Réunir les acteurs de l'emploi
« Trouver la bonne personne pour le bon poste » reste encore et toujours la principale préoccupation des employeurs martèle la députée Monique Limon, députée LREM de la septième circonscription de l'Isère. Elle organisait des rencontres sur le thême de l'emploi qui se sont déroulées, cet été, dans les communes du Mottier et de Salaise-sur-Sanne. L'occasion de passer en revue une actualité législative chargée en direction des entreprises, avec la réforme de l'apprentissage ou encore le projet de loi Plan d'action pour la croissance et la transformation des entreprises (Pacte). Le second moment des rencontres était consacré à « faire découvrir ou redécouvrir » les dispositifs d'accompagnement des employeurs mis en place par les agences de Pôle Emploi.

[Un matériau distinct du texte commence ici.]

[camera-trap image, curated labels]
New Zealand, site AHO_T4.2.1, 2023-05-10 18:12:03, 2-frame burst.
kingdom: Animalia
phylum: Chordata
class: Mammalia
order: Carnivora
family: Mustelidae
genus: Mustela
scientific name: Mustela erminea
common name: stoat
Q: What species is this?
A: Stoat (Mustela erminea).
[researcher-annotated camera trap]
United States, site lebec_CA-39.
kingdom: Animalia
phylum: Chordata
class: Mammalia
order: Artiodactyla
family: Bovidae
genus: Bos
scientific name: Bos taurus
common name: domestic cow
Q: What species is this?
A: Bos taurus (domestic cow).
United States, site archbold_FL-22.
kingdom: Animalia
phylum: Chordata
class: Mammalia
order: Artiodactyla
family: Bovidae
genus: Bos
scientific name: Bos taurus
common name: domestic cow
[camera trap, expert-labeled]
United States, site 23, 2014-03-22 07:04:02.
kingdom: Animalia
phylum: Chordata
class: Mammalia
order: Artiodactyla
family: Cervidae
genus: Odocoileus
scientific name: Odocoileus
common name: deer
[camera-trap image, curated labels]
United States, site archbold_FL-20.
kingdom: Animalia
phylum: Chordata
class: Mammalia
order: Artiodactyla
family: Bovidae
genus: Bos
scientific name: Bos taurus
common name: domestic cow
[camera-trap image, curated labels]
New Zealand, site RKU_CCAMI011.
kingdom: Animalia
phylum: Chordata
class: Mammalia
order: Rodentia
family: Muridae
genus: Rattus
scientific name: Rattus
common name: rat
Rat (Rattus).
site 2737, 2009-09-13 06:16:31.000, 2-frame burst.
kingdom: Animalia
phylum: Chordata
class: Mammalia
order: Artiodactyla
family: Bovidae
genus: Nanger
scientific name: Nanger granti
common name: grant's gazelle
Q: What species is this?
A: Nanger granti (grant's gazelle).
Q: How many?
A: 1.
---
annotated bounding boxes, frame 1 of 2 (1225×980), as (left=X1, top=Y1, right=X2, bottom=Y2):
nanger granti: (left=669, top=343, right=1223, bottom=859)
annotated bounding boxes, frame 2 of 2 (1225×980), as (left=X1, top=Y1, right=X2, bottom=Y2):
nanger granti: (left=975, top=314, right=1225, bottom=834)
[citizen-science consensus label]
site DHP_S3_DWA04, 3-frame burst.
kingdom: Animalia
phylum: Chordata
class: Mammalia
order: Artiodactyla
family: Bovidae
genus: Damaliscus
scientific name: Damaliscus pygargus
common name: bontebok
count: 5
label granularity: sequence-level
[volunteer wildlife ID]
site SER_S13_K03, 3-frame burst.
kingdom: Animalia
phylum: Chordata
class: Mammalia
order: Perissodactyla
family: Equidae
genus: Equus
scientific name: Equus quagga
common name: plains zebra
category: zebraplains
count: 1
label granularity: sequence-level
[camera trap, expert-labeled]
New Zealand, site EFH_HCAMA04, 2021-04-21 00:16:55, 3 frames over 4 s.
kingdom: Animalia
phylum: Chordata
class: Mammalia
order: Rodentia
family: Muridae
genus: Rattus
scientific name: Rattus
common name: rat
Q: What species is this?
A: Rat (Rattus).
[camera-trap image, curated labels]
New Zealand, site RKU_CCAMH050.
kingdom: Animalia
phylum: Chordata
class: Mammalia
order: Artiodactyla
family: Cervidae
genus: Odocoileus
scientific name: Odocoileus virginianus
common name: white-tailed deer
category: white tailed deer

50 à 60 personnes se sont déplacées lors de ces rencontres, de la TPE familiale à l'entreprise de plus de 250 salariés de tous secteurs d'activité. Etaient aussi présents des responsables d'agence de Pôle Emploi du Roussillon et de la Côte-Saint-André ainsi que des élus locaux. Ces rencontres permettaient en premier lieu de répondre à un « souhait des entreprises d'un rapprochement entre l'offre et la demande », formulée lors de la campagne des législatives, déclare la députée de la majorité. Une initiative également saluée par les personnes présentes sur place. « C'est une démarche très intéressante de regrouper les différents acteurs économiques car cela peut être source d'échange et d'émulation » soutient Renaud Raffier, président de la Fédération des boulangers de l'Isère et participant à la rencontre au Mottier.
Recruter différemment
Le fil conducteur de ces deux rencontres était de présenter l'éventail de services proposés par Pôle Emploi pour accompagner les recruteurs. Un des premiers rouages est de proposer un système de recrutement, qui ne repose plus uniquement sur les diplômes et l'expérience, mais aussi sur les compétences et les capacités des personnes en recherche d'emploi. Un enjeu important pour deux agences qui affichent plus de 80% de demandeurs d'emploi ayant un niveau égal ou inférieur au bac. Renaud Raffier, qui s'intéresse de très près aux sciences cognitives, apprécie l'idée de valoriser d'autres formes d'intelligence que celle « logico-mathématique » mis en avant par l'Education Nationale. Néanmoins, il considère que la méthode de recrutement proposée par Pôle Emploi, et notamment les tests cognitifs ne sont pas encore assez spécialisés et ne permettent pas de détâcher les candidats qui ont les « qualités d'un bon boulanger ou un bon pâtissier ». Il n'a donc pour l'instant pas donné suite à ces rencontres et effectue son recrutement sans l'appui de l'agence. Il a d'ailleurs recruté un apprenti en juillet dernier. Ce n'est pas le cas de tout le monde. Monique Limon indique que d'autres employeurs ont pris des rendez-vous avec Pôle Emploi.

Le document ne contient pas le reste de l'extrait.